Presenta como lista numerada todas las líneas de los ítems que siguen, sin incluir las líneas en blanco.

++++++++++++++++++++

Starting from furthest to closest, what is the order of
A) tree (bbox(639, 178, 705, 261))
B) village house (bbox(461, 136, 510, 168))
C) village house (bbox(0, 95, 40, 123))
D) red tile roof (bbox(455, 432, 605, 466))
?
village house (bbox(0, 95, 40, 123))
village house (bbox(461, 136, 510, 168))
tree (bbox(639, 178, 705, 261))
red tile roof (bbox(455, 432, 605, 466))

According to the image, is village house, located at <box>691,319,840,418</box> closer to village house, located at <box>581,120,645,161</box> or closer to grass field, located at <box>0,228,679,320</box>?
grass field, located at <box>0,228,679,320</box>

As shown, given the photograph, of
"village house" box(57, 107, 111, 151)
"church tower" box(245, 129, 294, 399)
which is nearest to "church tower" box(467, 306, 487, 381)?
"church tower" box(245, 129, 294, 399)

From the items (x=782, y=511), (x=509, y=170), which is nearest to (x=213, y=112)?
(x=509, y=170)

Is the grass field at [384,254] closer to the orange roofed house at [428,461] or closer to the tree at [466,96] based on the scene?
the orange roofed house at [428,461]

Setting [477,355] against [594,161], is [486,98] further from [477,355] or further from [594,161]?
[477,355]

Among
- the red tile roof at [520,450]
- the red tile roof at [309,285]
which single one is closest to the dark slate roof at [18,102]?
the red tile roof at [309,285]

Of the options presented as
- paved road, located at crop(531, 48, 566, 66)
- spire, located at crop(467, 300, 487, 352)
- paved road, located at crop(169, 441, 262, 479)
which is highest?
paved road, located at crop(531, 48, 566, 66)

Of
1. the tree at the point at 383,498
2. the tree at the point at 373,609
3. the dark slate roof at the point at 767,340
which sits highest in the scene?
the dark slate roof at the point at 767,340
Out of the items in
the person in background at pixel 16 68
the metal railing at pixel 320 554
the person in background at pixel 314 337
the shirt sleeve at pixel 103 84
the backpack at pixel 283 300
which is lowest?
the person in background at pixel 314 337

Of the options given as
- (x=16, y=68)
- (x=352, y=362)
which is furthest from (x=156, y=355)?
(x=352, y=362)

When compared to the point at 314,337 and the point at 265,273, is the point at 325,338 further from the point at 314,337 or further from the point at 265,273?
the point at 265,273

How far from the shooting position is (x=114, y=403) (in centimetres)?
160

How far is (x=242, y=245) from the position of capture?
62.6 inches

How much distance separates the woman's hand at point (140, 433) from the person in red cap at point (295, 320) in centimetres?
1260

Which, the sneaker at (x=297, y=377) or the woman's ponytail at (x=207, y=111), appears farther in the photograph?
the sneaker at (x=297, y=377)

++++++++++++++++++++

[Respuesta esperada]:
1. Starting from furthest to closest, what is the order of
2. A) tree (bbox(639, 178, 705, 261))
3. B) village house (bbox(461, 136, 510, 168))
4. C) village house (bbox(0, 95, 40, 123))
5. D) red tile roof (bbox(455, 432, 605, 466))
6. ?
7. village house (bbox(0, 95, 40, 123))
8. village house (bbox(461, 136, 510, 168))
9. tree (bbox(639, 178, 705, 261))
10. red tile roof (bbox(455, 432, 605, 466))
11. According to the image, is village house, located at <box>691,319,840,418</box> closer to village house, located at <box>581,120,645,161</box> or closer to grass field, located at <box>0,228,679,320</box>?
12. grass field, located at <box>0,228,679,320</box>
13. As shown, given the photograph, of
14. "village house" box(57, 107, 111, 151)
15. "church tower" box(245, 129, 294, 399)
16. which is nearest to "church tower" box(467, 306, 487, 381)?
17. "church tower" box(245, 129, 294, 399)
18. From the items (x=782, y=511), (x=509, y=170), which is nearest to (x=213, y=112)?
19. (x=509, y=170)
20. Is the grass field at [384,254] closer to the orange roofed house at [428,461] or closer to the tree at [466,96] based on the scene?
21. the orange roofed house at [428,461]
22. Setting [477,355] against [594,161], is [486,98] further from [477,355] or further from [594,161]?
23. [477,355]
24. Among
25. - the red tile roof at [520,450]
26. - the red tile roof at [309,285]
27. which single one is closest to the dark slate roof at [18,102]?
28. the red tile roof at [309,285]
29. Of the options presented as
30. - paved road, located at crop(531, 48, 566, 66)
31. - spire, located at crop(467, 300, 487, 352)
32. - paved road, located at crop(169, 441, 262, 479)
33. which is highest?
34. paved road, located at crop(531, 48, 566, 66)
35. Of
36. 1. the tree at the point at 383,498
37. 2. the tree at the point at 373,609
38. 3. the dark slate roof at the point at 767,340
39. which sits highest in the scene?
40. the dark slate roof at the point at 767,340
41. Out of the items in
42. the person in background at pixel 16 68
43. the metal railing at pixel 320 554
44. the person in background at pixel 314 337
45. the shirt sleeve at pixel 103 84
46. the backpack at pixel 283 300
47. which is lowest?
48. the person in background at pixel 314 337
49. Of the options given as
50. - (x=16, y=68)
51. - (x=352, y=362)
52. which is furthest from (x=156, y=355)?
53. (x=352, y=362)
54. When compared to the point at 314,337 and the point at 265,273, is the point at 325,338 further from the point at 314,337 or further from the point at 265,273?
55. the point at 265,273
56. How far from the shooting position is (x=114, y=403) (in centimetres)?
57. 160
58. How far is (x=242, y=245) from the position of capture?
59. 62.6 inches
60. How much distance separates the woman's hand at point (140, 433) from the person in red cap at point (295, 320) in centimetres?
61. 1260
62. Which, the sneaker at (x=297, y=377) or the woman's ponytail at (x=207, y=111), appears farther in the photograph?
63. the sneaker at (x=297, y=377)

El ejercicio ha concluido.